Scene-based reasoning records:
(begin)

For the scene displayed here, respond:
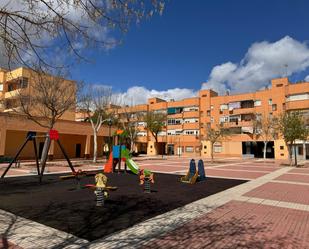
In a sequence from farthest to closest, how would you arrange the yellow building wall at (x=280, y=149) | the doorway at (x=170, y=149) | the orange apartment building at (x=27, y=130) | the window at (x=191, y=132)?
the doorway at (x=170, y=149) < the window at (x=191, y=132) < the yellow building wall at (x=280, y=149) < the orange apartment building at (x=27, y=130)

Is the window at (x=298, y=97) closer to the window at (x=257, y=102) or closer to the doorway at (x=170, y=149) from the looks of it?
the window at (x=257, y=102)

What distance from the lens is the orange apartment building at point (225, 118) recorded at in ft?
157

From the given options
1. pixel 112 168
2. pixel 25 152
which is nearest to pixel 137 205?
pixel 112 168

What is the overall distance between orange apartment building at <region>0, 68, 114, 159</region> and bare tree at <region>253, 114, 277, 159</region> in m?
27.1

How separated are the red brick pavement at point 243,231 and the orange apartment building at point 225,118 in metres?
43.3

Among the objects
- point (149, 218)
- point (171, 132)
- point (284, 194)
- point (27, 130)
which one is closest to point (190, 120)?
point (171, 132)

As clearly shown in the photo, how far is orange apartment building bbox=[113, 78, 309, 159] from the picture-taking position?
47.7m

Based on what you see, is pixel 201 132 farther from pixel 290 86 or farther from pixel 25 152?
pixel 25 152

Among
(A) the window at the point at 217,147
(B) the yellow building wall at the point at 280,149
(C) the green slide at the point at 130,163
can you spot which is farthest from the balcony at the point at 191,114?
(C) the green slide at the point at 130,163

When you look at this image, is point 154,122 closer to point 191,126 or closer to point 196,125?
point 191,126

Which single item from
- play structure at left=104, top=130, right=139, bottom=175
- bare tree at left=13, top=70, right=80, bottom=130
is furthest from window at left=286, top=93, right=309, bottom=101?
play structure at left=104, top=130, right=139, bottom=175

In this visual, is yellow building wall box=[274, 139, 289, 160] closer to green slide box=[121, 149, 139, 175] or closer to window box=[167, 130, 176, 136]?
window box=[167, 130, 176, 136]

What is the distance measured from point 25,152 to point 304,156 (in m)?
43.1

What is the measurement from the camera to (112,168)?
19719mm
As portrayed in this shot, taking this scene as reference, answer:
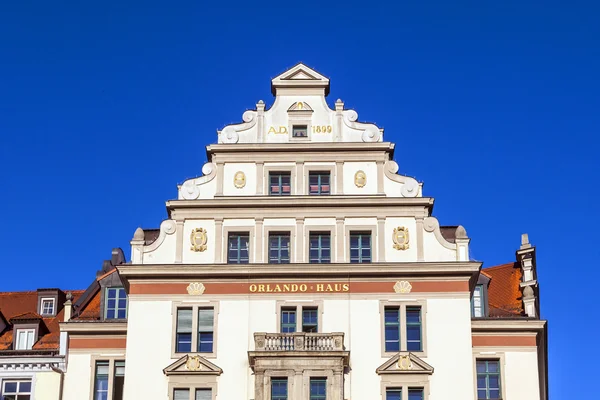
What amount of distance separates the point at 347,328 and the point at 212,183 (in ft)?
32.6

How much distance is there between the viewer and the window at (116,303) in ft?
201

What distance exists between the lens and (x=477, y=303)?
200 ft

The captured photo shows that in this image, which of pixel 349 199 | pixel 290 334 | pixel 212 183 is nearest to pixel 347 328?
pixel 290 334

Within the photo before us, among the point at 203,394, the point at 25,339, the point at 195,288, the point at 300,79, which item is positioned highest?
the point at 300,79

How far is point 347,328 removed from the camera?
184 feet

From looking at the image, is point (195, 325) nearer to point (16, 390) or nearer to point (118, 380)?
point (118, 380)

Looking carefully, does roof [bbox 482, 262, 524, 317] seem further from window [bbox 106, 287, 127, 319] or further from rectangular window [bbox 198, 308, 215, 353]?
window [bbox 106, 287, 127, 319]

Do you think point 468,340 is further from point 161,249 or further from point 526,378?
point 161,249

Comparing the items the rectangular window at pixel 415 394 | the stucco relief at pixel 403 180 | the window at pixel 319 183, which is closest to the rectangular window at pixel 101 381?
the window at pixel 319 183

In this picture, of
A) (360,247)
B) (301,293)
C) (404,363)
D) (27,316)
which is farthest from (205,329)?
(27,316)

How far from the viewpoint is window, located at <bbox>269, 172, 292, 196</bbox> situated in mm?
59312

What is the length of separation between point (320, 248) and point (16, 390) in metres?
17.1

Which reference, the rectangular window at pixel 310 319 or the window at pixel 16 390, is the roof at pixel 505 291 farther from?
the window at pixel 16 390

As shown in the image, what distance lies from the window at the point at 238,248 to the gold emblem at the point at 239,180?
2.52 meters
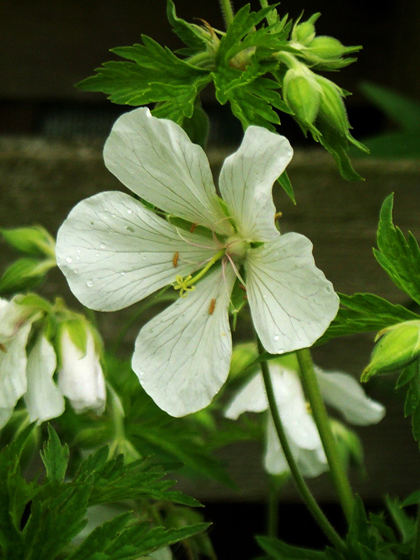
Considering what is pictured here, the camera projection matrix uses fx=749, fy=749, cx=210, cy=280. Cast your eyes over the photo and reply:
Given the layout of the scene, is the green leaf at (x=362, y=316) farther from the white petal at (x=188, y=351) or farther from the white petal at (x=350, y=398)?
the white petal at (x=350, y=398)

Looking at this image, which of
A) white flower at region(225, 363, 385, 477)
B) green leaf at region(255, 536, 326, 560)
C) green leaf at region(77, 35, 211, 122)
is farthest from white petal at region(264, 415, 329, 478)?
green leaf at region(77, 35, 211, 122)

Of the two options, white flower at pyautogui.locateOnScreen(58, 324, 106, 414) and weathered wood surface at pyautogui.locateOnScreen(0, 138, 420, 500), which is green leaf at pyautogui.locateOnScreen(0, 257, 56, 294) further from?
weathered wood surface at pyautogui.locateOnScreen(0, 138, 420, 500)

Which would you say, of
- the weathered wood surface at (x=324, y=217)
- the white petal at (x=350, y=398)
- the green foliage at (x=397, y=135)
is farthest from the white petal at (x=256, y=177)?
the green foliage at (x=397, y=135)

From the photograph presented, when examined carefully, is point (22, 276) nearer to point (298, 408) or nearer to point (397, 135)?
point (298, 408)

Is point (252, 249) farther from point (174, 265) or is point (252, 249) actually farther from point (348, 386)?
point (348, 386)

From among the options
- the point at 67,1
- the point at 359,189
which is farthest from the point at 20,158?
the point at 359,189
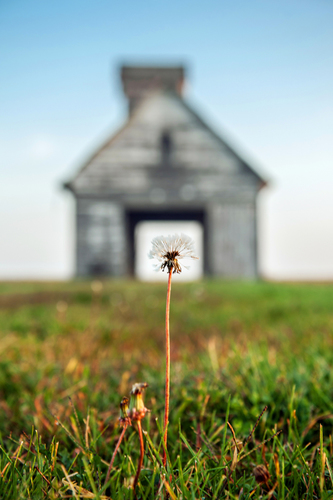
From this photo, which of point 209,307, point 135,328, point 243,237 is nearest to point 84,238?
point 243,237

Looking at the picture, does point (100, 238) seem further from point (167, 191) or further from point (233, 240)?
point (233, 240)

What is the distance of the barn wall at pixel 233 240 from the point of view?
47.9 ft

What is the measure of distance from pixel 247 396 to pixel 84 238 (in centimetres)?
1324

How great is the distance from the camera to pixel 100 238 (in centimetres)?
1452

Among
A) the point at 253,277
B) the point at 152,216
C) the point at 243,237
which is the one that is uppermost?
the point at 152,216

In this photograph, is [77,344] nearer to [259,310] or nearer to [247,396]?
[247,396]

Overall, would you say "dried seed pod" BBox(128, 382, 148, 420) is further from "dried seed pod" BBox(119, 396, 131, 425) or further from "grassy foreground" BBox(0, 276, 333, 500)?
"grassy foreground" BBox(0, 276, 333, 500)

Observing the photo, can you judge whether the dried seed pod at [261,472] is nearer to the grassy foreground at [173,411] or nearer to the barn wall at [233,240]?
the grassy foreground at [173,411]

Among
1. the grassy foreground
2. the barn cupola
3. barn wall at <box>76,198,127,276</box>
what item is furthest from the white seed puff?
the barn cupola

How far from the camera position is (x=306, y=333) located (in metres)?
3.73

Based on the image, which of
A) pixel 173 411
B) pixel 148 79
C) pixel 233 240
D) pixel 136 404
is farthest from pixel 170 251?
pixel 148 79

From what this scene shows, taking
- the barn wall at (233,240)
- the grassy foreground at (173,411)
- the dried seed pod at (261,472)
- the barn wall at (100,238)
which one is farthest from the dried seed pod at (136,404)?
the barn wall at (233,240)

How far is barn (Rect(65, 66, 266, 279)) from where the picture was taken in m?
14.5

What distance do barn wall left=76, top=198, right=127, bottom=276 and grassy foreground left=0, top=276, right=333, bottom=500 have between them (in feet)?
32.1
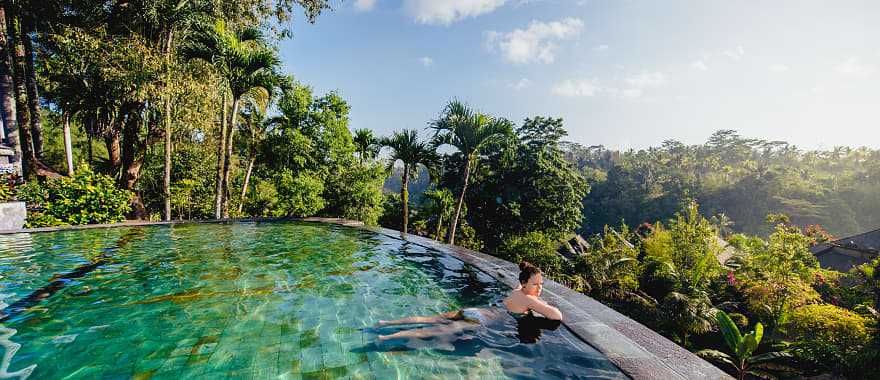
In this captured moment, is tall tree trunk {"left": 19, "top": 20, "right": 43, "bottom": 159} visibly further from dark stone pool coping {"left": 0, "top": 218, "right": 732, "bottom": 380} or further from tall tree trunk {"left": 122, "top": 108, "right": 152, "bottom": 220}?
dark stone pool coping {"left": 0, "top": 218, "right": 732, "bottom": 380}

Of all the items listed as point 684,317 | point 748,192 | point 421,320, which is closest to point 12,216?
point 421,320

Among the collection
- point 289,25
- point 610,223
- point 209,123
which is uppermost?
point 289,25

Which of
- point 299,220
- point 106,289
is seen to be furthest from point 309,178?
point 106,289

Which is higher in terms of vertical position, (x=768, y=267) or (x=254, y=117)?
(x=254, y=117)

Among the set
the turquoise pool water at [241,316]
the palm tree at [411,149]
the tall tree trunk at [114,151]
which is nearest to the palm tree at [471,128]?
the palm tree at [411,149]

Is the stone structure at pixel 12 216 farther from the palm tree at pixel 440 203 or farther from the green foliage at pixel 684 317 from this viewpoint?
the green foliage at pixel 684 317

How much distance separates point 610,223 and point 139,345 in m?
56.0

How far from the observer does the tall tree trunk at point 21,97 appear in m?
10.3

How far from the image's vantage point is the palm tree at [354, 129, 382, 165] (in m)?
15.6

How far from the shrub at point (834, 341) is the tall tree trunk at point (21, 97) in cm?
2161

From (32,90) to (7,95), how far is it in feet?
5.21

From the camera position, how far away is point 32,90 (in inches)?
431

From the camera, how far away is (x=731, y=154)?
7244 cm

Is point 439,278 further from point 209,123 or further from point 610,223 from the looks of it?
point 610,223
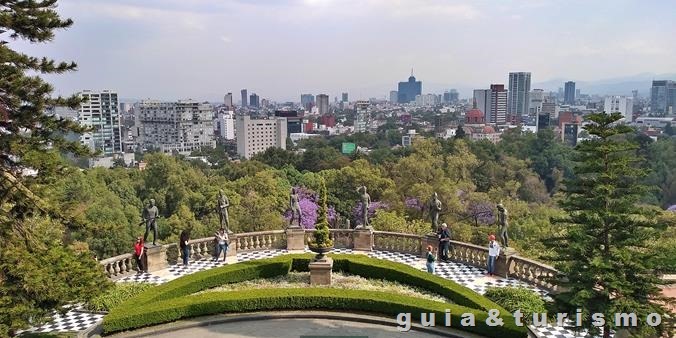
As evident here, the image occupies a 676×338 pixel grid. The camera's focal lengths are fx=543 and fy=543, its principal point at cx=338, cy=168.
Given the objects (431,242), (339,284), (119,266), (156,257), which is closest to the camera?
(339,284)

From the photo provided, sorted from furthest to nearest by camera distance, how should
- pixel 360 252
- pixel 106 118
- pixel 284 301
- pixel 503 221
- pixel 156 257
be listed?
pixel 106 118 → pixel 360 252 → pixel 156 257 → pixel 503 221 → pixel 284 301

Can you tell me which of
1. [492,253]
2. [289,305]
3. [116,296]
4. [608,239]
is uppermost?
[608,239]

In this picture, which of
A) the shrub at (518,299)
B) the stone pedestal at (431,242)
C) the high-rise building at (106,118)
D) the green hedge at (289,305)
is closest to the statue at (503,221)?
the shrub at (518,299)

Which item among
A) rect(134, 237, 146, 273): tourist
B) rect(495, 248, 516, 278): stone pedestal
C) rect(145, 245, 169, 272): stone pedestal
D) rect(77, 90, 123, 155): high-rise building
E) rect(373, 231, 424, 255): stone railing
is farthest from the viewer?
rect(77, 90, 123, 155): high-rise building

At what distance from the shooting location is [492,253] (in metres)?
22.6

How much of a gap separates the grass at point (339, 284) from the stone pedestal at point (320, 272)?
278mm

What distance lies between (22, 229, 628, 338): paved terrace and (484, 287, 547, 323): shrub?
2.36 feet

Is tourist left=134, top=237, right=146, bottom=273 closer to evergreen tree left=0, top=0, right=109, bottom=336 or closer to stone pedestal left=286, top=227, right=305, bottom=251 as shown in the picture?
stone pedestal left=286, top=227, right=305, bottom=251

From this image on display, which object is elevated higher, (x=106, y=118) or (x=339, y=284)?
(x=106, y=118)

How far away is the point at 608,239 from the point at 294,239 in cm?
1681

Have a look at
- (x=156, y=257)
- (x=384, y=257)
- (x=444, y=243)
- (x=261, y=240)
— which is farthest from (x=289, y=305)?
(x=261, y=240)

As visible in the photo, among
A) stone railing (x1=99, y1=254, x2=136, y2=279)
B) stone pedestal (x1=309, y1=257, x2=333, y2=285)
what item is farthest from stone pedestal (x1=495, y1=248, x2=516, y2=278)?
stone railing (x1=99, y1=254, x2=136, y2=279)

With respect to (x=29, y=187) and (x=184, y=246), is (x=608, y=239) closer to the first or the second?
(x=29, y=187)

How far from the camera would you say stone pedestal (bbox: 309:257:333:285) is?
68.6 feet
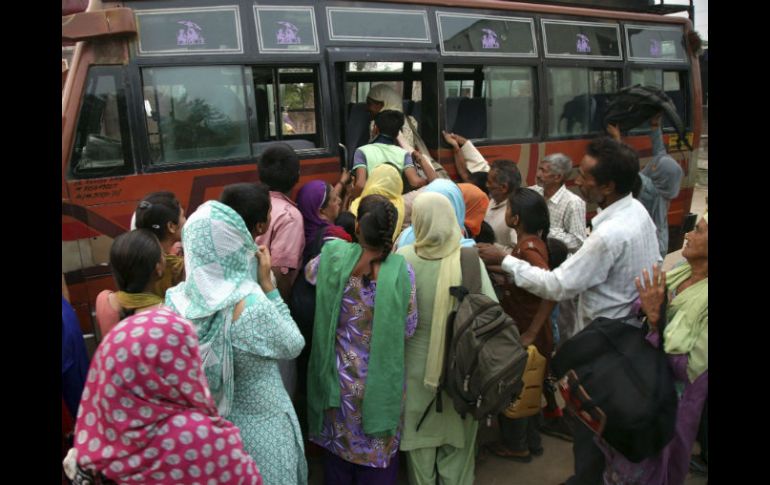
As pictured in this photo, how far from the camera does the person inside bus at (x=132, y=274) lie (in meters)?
2.46

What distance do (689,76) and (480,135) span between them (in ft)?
12.2

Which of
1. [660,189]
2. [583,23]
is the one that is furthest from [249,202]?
[583,23]

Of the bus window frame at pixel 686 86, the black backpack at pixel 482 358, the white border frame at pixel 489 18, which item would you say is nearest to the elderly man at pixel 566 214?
the black backpack at pixel 482 358

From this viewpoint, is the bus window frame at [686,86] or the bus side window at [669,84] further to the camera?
the bus window frame at [686,86]

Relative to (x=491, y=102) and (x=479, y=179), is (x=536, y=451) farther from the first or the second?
(x=491, y=102)

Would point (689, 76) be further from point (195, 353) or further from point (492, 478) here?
point (195, 353)

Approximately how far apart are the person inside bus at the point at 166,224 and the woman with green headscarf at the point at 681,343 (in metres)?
2.16

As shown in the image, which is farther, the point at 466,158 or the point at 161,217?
the point at 466,158

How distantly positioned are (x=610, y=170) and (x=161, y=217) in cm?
223

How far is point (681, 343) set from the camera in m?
2.60

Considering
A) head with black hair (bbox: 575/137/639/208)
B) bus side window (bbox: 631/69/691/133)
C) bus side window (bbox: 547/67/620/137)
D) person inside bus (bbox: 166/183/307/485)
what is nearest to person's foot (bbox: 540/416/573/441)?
head with black hair (bbox: 575/137/639/208)

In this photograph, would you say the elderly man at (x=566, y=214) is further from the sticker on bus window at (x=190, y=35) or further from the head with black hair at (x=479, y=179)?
the sticker on bus window at (x=190, y=35)

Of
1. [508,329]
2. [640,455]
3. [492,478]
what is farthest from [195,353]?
[492,478]

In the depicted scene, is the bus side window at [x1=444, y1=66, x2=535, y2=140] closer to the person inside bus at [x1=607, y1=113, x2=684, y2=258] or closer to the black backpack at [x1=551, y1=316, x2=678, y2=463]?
the person inside bus at [x1=607, y1=113, x2=684, y2=258]
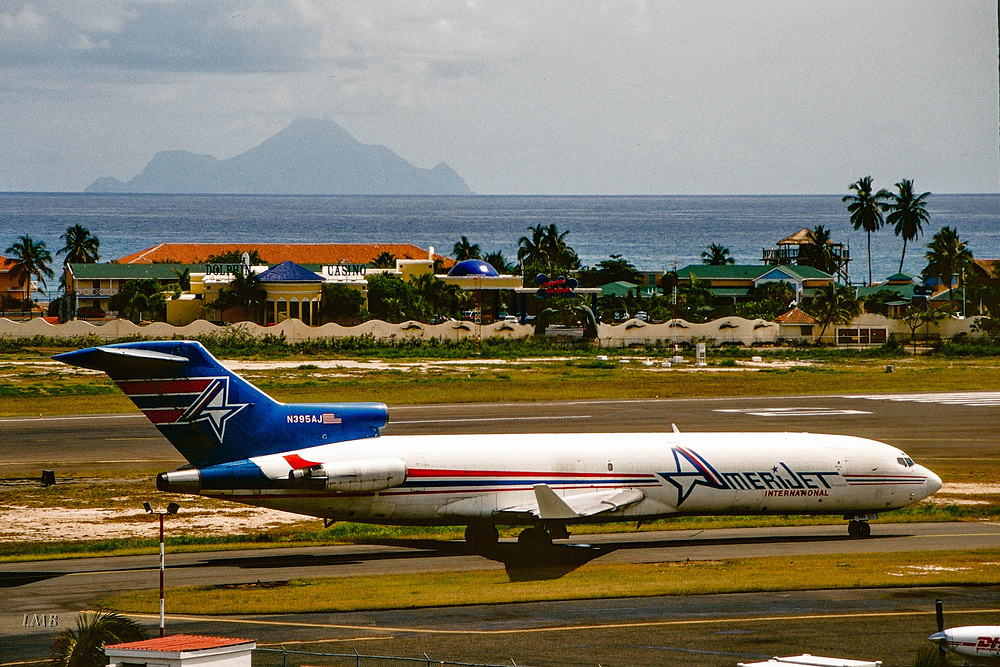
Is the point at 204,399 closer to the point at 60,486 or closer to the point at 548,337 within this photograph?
the point at 60,486

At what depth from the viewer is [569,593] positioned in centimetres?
3591

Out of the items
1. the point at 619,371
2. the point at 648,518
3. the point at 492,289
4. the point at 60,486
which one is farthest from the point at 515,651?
the point at 492,289

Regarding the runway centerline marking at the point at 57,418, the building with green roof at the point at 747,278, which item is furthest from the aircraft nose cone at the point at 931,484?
the building with green roof at the point at 747,278

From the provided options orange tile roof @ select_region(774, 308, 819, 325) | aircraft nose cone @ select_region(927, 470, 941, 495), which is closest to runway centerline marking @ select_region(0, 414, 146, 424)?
aircraft nose cone @ select_region(927, 470, 941, 495)

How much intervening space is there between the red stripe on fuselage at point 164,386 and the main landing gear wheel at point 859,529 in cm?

(end)

**SHORT EXERCISE:** Leaving out every picture, extract verbatim the lines from the one containing "In this photograph, would" through the last line of the listing, inclusive.

**WORKED ANSWER:**
In this photograph, would you say the elderly man at (x=566, y=214) is further from the sticker on bus window at (x=190, y=35) or further from the head with black hair at (x=479, y=179)?
the sticker on bus window at (x=190, y=35)

Of
1. [508,329]
2. [640,455]
3. [492,478]
what is farthest from [195,353]?
[492,478]

In the depicted scene, is the bus side window at [x1=444, y1=66, x2=535, y2=140] closer to the person inside bus at [x1=607, y1=113, x2=684, y2=258] or closer to the black backpack at [x1=551, y1=316, x2=678, y2=463]?
the person inside bus at [x1=607, y1=113, x2=684, y2=258]
Is the point at 204,399 closer to the point at 60,486 or closer to the point at 548,337 within this photograph?
the point at 60,486

At what depth from the viewer is [569,593] positioned in centimetres?
3591

Out of the items
1. the point at 619,371
2. the point at 648,518
3. the point at 492,289
4. the point at 60,486
which one is farthest from the point at 515,651?
the point at 492,289

Regarding the runway centerline marking at the point at 57,418, the building with green roof at the point at 747,278, which item is furthest from the aircraft nose cone at the point at 931,484?
the building with green roof at the point at 747,278

From the provided options orange tile roof @ select_region(774, 308, 819, 325) | aircraft nose cone @ select_region(927, 470, 941, 495), which is closest to runway centerline marking @ select_region(0, 414, 146, 424)?
aircraft nose cone @ select_region(927, 470, 941, 495)

How much intervening space is there between the red stripe on fuselage at point 164,386 and the main landing gear wheel at point 859,529 in cm?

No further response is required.